_Instructions_:
- A) According to the passage on Small Pleasures, where and when is the novel set?
- B) Please reproduce the stretch of the passage on Small Pleasures from "This is suburban" through "a lockdown trend." word for word.

_Document text_:
Lost and mourned forever are random discoveries such as The Diaries of ‘Chips’ Channon, the manipulative charmer at the heart of pre-war British politics (and recently returned to the limelight), or the magical words of traveller Lesley Blanch in her Journey Into the Mind’s Eye.
Such very disparate characters. But both also supreme spellbinders with their tellings of the worlds they inhabited.
And much the same accolade can be applied to one of the first of my horizon broadening purchases, Small Pleasures by Clare Chambers. Although her world is fictional, it entices and delights every bit as much as those immersed in Westminster (Channon) or remotest Russia (Blanch).
This is suburban London of the 1950s. A grey, dull, damp domain before Britain cast off its postwar gloom and embraced the Swinging Sixties.
Chambers minutely recreates every detail of daily life; the restrictions, the DIY fashions, the tasteless food, the unheated homes, the workplace hierarchy, the fug of smokers indoors and out, the scrimping, the make do and mend, the home-made preserves and bottling, of necessity rather than a lockdown trend.

_Data section_:
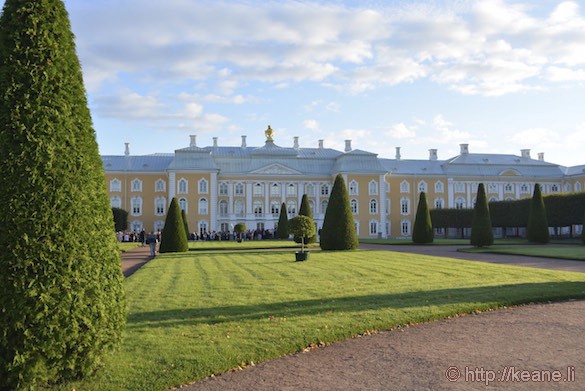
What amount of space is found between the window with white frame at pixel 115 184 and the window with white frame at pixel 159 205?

--

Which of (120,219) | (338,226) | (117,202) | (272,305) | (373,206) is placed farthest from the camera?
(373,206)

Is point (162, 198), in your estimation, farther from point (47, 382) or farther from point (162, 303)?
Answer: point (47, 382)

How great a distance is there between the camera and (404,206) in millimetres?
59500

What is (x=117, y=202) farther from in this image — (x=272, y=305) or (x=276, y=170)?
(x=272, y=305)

---

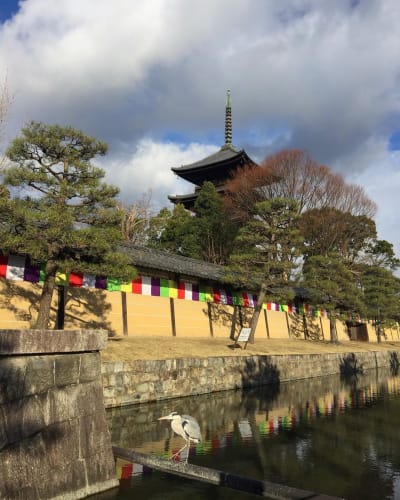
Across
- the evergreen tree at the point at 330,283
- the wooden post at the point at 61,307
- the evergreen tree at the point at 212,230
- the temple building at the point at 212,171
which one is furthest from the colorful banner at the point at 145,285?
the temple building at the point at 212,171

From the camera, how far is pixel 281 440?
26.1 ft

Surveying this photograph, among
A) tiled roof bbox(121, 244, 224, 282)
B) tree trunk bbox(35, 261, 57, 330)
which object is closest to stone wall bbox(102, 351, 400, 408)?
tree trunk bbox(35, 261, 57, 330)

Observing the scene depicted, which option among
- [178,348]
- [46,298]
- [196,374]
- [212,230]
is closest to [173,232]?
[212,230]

_Response list_:
- A) Suburban London of the 1950s.

- B)
This is suburban London of the 1950s. A grey, dull, damp domain before Britain cast off its postwar gloom and embraced the Swinging Sixties.
Chambers minutely recreates every detail of daily life; the restrictions, the DIY fashions, the tasteless food, the unheated homes, the workplace hierarchy, the fug of smokers indoors and out, the scrimping, the make do and mend, the home-made preserves and bottling, of necessity rather than a lockdown trend.